Homme libre, toujours, tu chériras la mer... (Louis Guilloux, Le sang noir, 1935)
Le ciel du cygne baudelairien paraìt être devenu une destination exotique, inaccessible pour Cripure, petit professeur de philosophie.
En fait la réalité absolue des Idées, c'est en fonctionnaire que Cripure y a accès, une fois par an, à l'occasion du bac :
" Il écrivait à l'avance à la patronne pour qu'on lui retînt une chambre et passait là trois ou quatre jours dans la compagnie des filles qui, elles au moins, avaient, n'est-ce pas, sur les autres femmes et en général sur l'humanité soit-disant civilisée un avantage primordial : celui d'être absolument vraies (...) C'était pour lui comme une sorte de Java à portée de la main."

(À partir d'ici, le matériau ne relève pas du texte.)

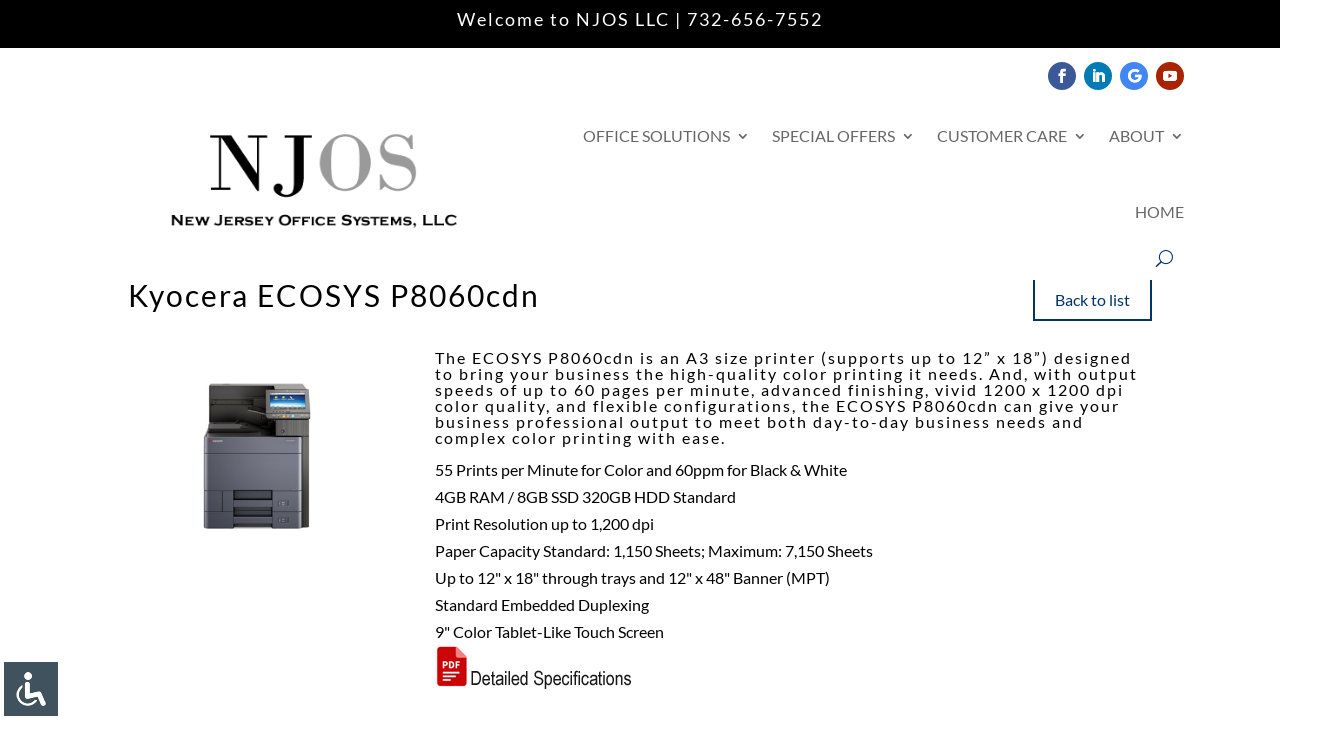

--- FILE ---
content_type: text/css
request_url: https://njosllc.com/wp-content/et-cache/2240/et-core-unified-cpt-tb-1592-tb-1616-deferred-2240.min.css?ver=1765145280
body_size: -135
content:
.et_pb_fullwidth_code_0_tb_header{background-color:#000000;padding-top:10px;padding-bottom:10px}

--- FILE ---
content_type: text/css
request_url: https://njosllc.com/wp-content/plugins/tap-the-web-catalog/inc/frontend-style.css?ver=1.4
body_size: 587
content:
/* do main archive page */

/* .manufacturers-list-container {
    margin: 0px;
    padding: 0px;
    list-style: none;
    columns: 4;
    column-gap: 1em;
    column-fill: balance;
} */

.manufacturers-list-container {
    margin: 0px;
    padding: 0px;
    list-style: none;
    display: flex;
    align-items: left;
    justify-content: left;
    flex-direction: row;
    flex-wrap: wrap;
    flex-flow: row wrap;
    align-content: flex-end;
    padding-left: 10px;
    padding-right: 10px;
    
}

/* .manufacturers-list-item {
    background: #f1f1f1;
    margin-bottom: 1em;
    width: 100%;
    display: inline-block;
} */

.manufacturers-list-item {
    background: #f1f1f1;
    margin-bottom: 1em;
    width: calc(25% - 20px);
    margin: 10px;
}

.manufacturers-list-item h4 {
    text-align: center;
}

.manufacturers-list-item {
    padding: 15px;
}

.manufacturers-list-item .title-container {
    padding: 0px 15px 0px;  
}

.manufacturers-list-item .image-container {
    padding: 15px;
    background: white;
    text-align: center;
    min-height: 150px;
    display: flex;
    align-items: center;
    justify-content: center;
    margin-bottom: 15px;
}



/* do single product page */
.single-product-header-left {
    display: inline-block;
    width: 75%;
    vertical-align: middle;
}

.single-product-header-right {
    display: inline-block;
    width: 25%;
    vertical-align: middle;
    text-align: right;
}

.single-product-body-left {
    display: inline-block;
    width: 25%;
    margin-right: 5%;
    vertical-align: top;
}

.single-product-body-right {
    display: inline-block;
    width: 70%;
    vertical-align: top;
}

.single-product-body-full {
    display: inline-block;
    width: 100%;
    vertical-align: top;
}

.single-product-header {
    margin-bottom: 30px;
}

.product-back-button {
    border: 2px solid;
    padding: 10px 20px;
}


/* do manufacturers page */
.manufacturers-container label {
    margin-right: 5px;
    font-weight: bold;
}

.manufacturers-header-container {
    background: #f1f1f1;
    padding: 15px;
    padding-bottom: 0px;
}

.manufacturers-container .product-filter {
    margin-right: 20px;
    width: 200px;
    padding: 5px;
    border-radius: 0px;
    border-color: #e1e0e0;
    border-width: 2px;
}

.manufacturers-header-container {
    margin-bottom: 1em;
}

.manufacturers-footer-container {
    margin: 0px;
    padding: 0px;
    list-style: none;
    margin-bottom: 1em;
}

.manufacturers-footer-container li {
    display: inline-block;
    margin-right: 3px;
    margin-bottom: 3px;
    border: 2px solid;
    opacity: .4;
    text-align: center;
    /* width: 30px;
    height: 30px; */
    padding: 5px 10px;
    line-height: normal;
    cursor: pointer;
}

.product-filter-wrapper {
    display: inline-block;
    margin-bottom: 15px;
}

.manufacturers-footer-container li.active {
    opacity: 1;
}

/* do mobile styling */
@media only screen and (max-width: 767px) {
    /* .manufacturers-list-container {
        columns: 2;
    } */

    .single-product-header-left, .single-product-header-right,
    .single-product-body-left, .single-product-body-right {
        display: block;
        width: 100%;    
    }

    

    .single-product-header-right {
        text-align: left;
    }

    .manufacturers-list-item {
        width: calc(33% - 20px);
    }

}


@media only screen and (max-width: 400px) {
    /* .manufacturers-list-container {
        columns: 1;
    } */

    .manufacturers-list-item {
        width: 100%;
    }

    .manufacturers-container label {
        width: 100%;
        display: block;
    }
}

--- FILE ---
content_type: text/javascript
request_url: https://njosllc.com/wp-content/plugins/tap-the-web-catalog/inc/frontend-script.js?ver=1.4
body_size: 357
content:
jQuery(document).ready(function ($) {

    // $('body').on('click', '.product-back-button', function (event) {

    //     event.preventDefault();

    //     window.history.back();

    // });


    function update_manufacturers_display(page){

        var selected_manufacturer = $('.manufacturers-filter').val();
        var selected_type = $('.types-filter').val();
        var selected_class = $('.classes-filter').val();

        var data = {
            'action': 'update_display',
            'manufacturer': selected_manufacturer,
            'type': selected_type,
            'class': selected_class,
            'page': page,
        }; 

        jQuery.ajax({
        url: update_display.ajaxurl,
        type: "POST",
        data: data,
        context: this,    
        })
        .done(function(data, textStatus, jqXHR) {
            
            // console.log(data);
            //empty out existing data
            $('.manufacturers-container').empty().append(data);

        });



    }

    //on page click
    $('body').on('click', '.manufacturers-footer-container li', function (event) {

        event.preventDefault();

        var page = $(this).attr('data');

        update_manufacturers_display(page);

    });

    //on select change
    //on page click
    $('body').on('change', '.product-filter', function (event) {

        event.preventDefault();

        var page = 1;

        update_manufacturers_display(page);

        //we are algo going to update the url in the address bar for good measure
        var selected_manufacturer = $('.manufacturers-filter').val();

        var url = window.location.href; 
        var position_of_manufacturer = url.indexOf('manufacturer');
        var cut_position = position_of_manufacturer+13;
        var new_url = url.substr(0, cut_position)+selected_manufacturer+'/';

        window.history.pushState({path:new_url},'',new_url);
        // console.log(new_url);

    });

});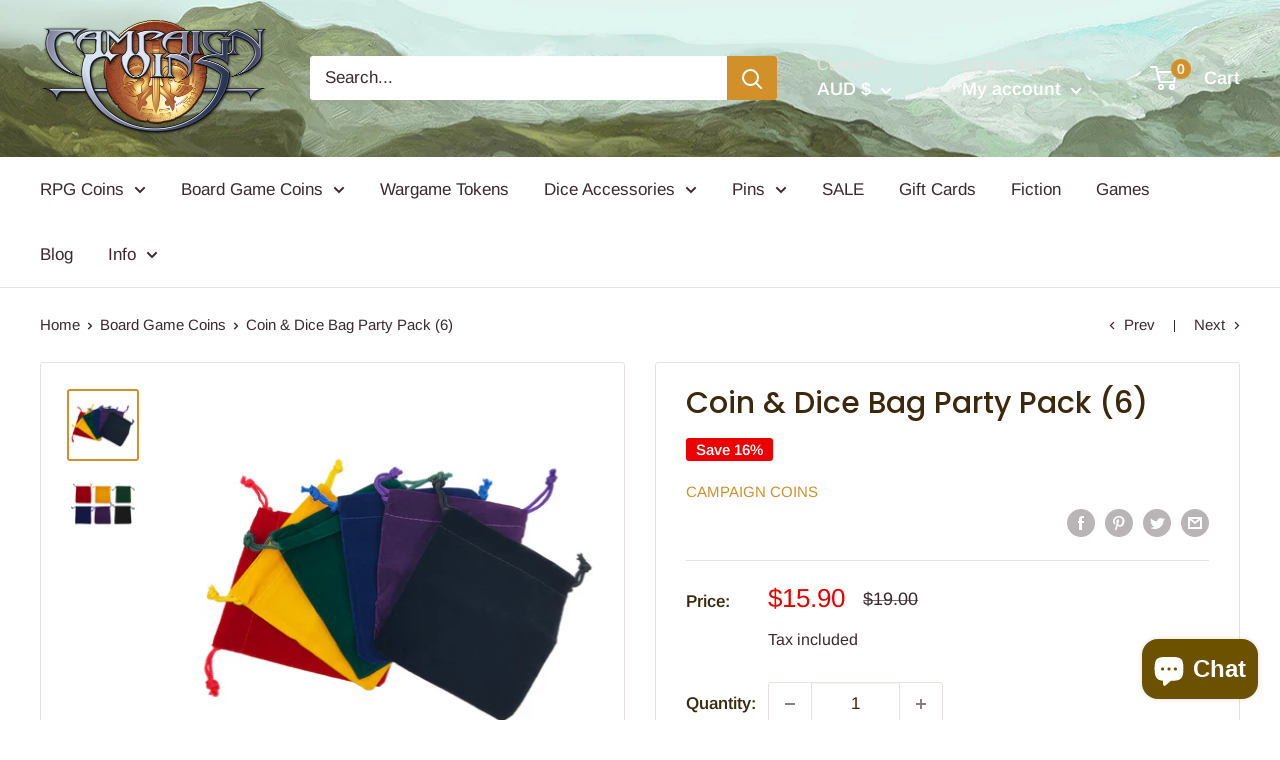

--- FILE ---
content_type: application/x-javascript; charset=utf-8
request_url: https://bundler.nice-team.net/app/shop/status/campaign-coins.myshopify.com.js?1769413938
body_size: -384
content:
var bundler_settings_updated='1631076614';

--- FILE ---
content_type: text/javascript
request_url: https://campaigncoins.com/cdn/shop/t/7/assets/custom.js?v=90373254691674712701620800936
body_size: -604
content:
//# sourceMappingURL=/cdn/shop/t/7/assets/custom.js.map?v=90373254691674712701620800936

Que sont devenues les Idées ! On ne les trouve même pas dans les grandes idées de l'époque, toutes mystificatrices, toutes justificatrices de massacres.
Et ce n'est donc pas le cours de philo qui les apporte aux futurs bacheliers, "ces petits messieurs, pauvres gosses volés, dupés scandaleusement."
Non, elles se trouvent plutôt dans un avatar inattendu : la chair des filles, précieuse non pour le plaisir qu'elle donne ("Il couchait peu avec elles"), mais pour exhiber le fond sordide et sinistrement réel du monde.

Commentaires

1. Le samedi 17 septembre 2016, 19:06 par angela Cleps
Au moins Cripure n'avait pas besoin de séduire ses étudiantes, comme l'image courante du prof de philo au cinéma le laisse croire ( Bruno Kremer dans je ne sais plus quel film avec Vanessa Paradis, Catherine Deneuve dans Les Voleurs, etc.)
2. Le samedi 17 septembre 2016, 20:14 par Arnaud
Noce blanche (me semble-t-il) de Jean Claude Brisseau, tout à fait oubliable...
3. Le samedi 17 septembre 2016, 20:39 par Elias
Sur l'image du prof de philo qui couche avec ses élèves on peut aussi citer Terminale de Francis Girod (sur un scénario de Gérard Miller).
4. Le samedi 17 septembre 2016, 20:54 par Arnaud
Sans oublier L'homme irrationnel de Woody Allen (2015), mais, à la suite de la coucherie, le film s'achève sur la tentative de meurtre de l'étudiante... Mais nous sommes loin de Guilloux.
5. Le dimanche 18 septembre 2016, 19:27 par Philalèthe
J'explique dans le post de ce dimanche pourquoi  il ne faut pas coucher avec ses élèves, pas plus qu'avec ses disciples.